Shoulder Pain


It is wise to keep a correct posture, and to see a physician regularly. The physician will determine if dietary supplements are needed in order to prevent or minimize any tendency toward osteoporosis. The patient should try to avoid traumatic injury to the arm or shoulder. Sometimes, in athletes this isn’t possible. For the average person, prevention means using good sense. Don’t routinely carry loads that are too heavy and cause the tendons or fibers in the muscles of the shoulder to become torn.

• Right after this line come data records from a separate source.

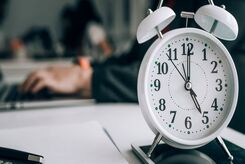 ساعت کاری ادارات تغییر می کند؟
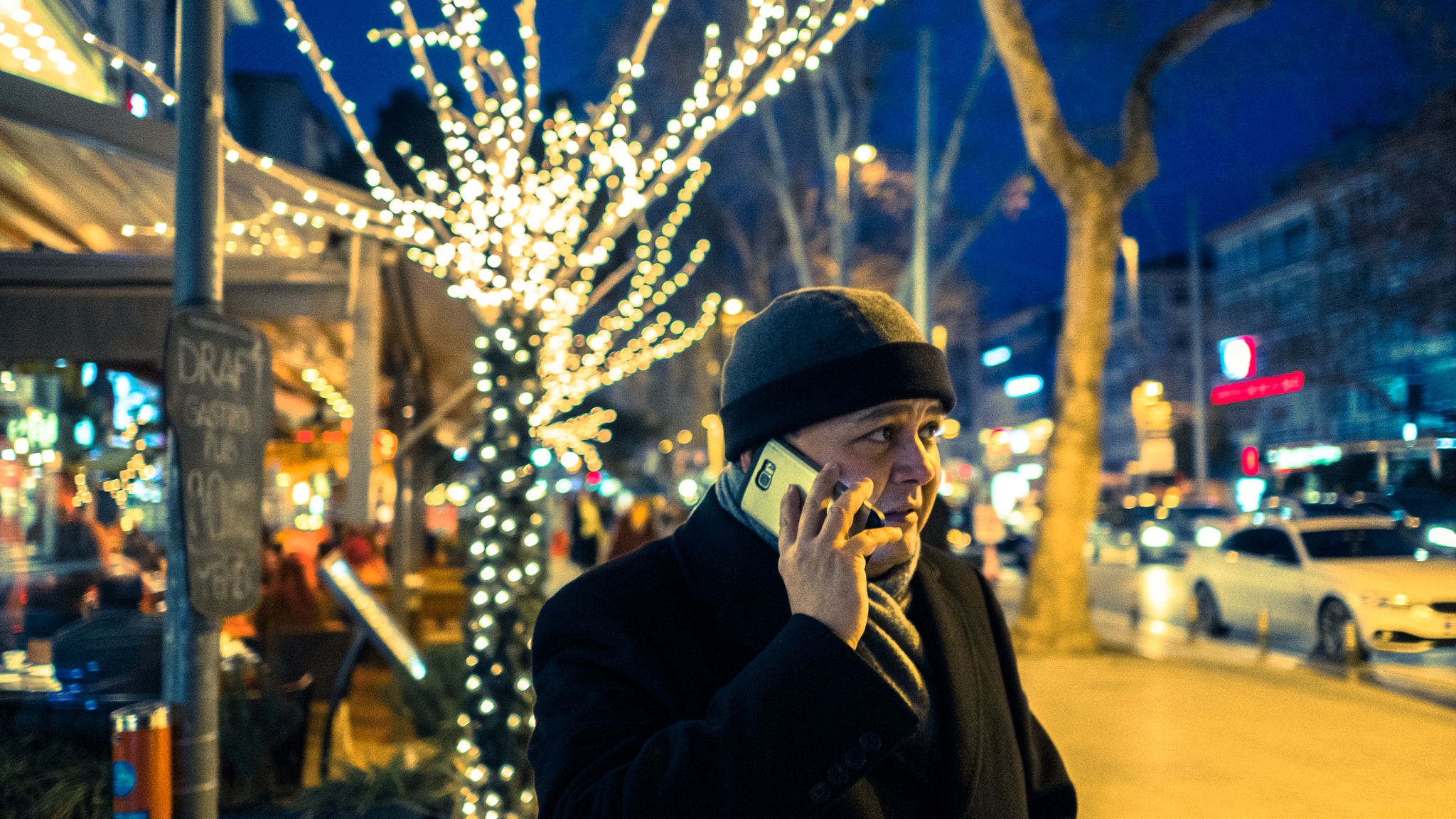 Sony a6300 + Sony Sonnar T* E 24mm F1.8 ZA sample photo. Talking on the phone photography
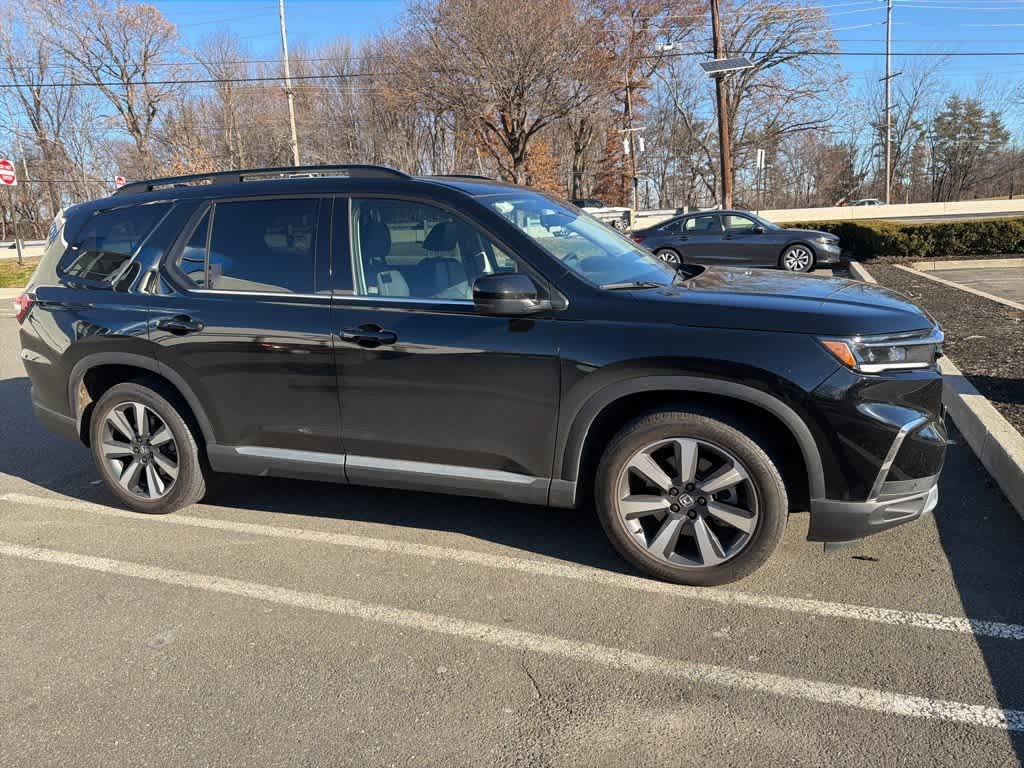 Thumbnail: 2023 Honda Pilot - 13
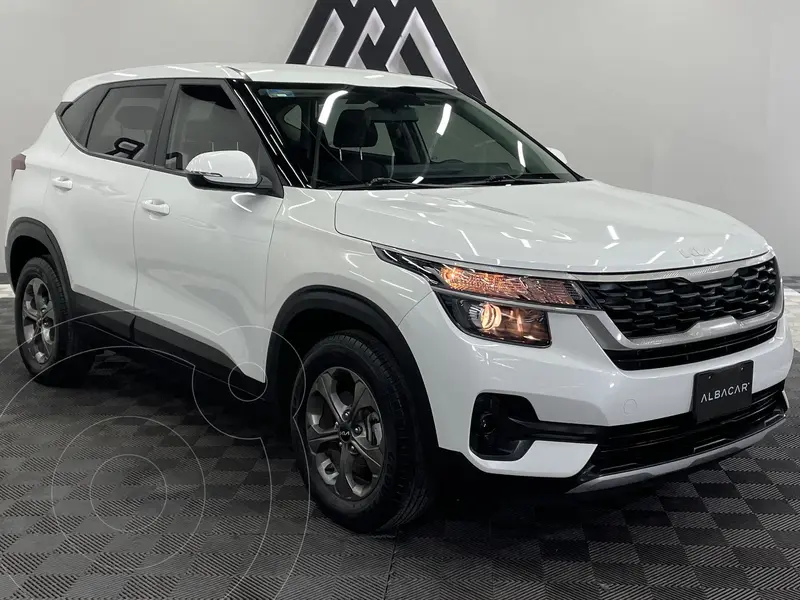 Foto Kia Seltos EX Aut usado (2023) color Blanco precio $349,999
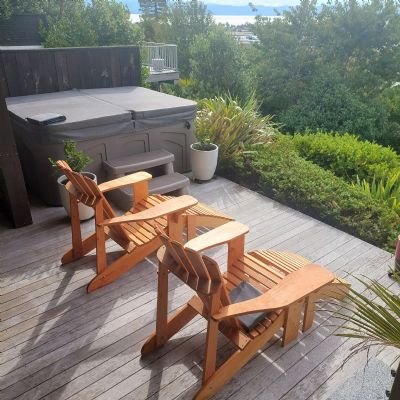 MACROCARPA CAPE COD FOOTSTOOL: Round tail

Many doctors will begin treatment of shoulder pain with over-the-counter non-steroidal anti-inflammatory drugs (NSAIDs) such as aspirin, Advil, Motrin, or Aleve. They may suggest applying cold packs to the area (or moist heat –if that works better) for about 20 minutes several times a day. The patient should refrain from moving the shoulder excessively and making the injury worse. Some physicians may suggest the patient see a physical therapist for specific exercises designed to improve their range of motion. More aggressive treatments for shoulder pain would be injection of steroidal drugs directly into the joint, or surgical correction of the problem.

Recent Debates and Developments

A controversial question is how long the physician should follow a conservative path of treatment before considering surgical intervention. It is thought that early surgical intervention is more appropriate in younger, more active people than in older patients.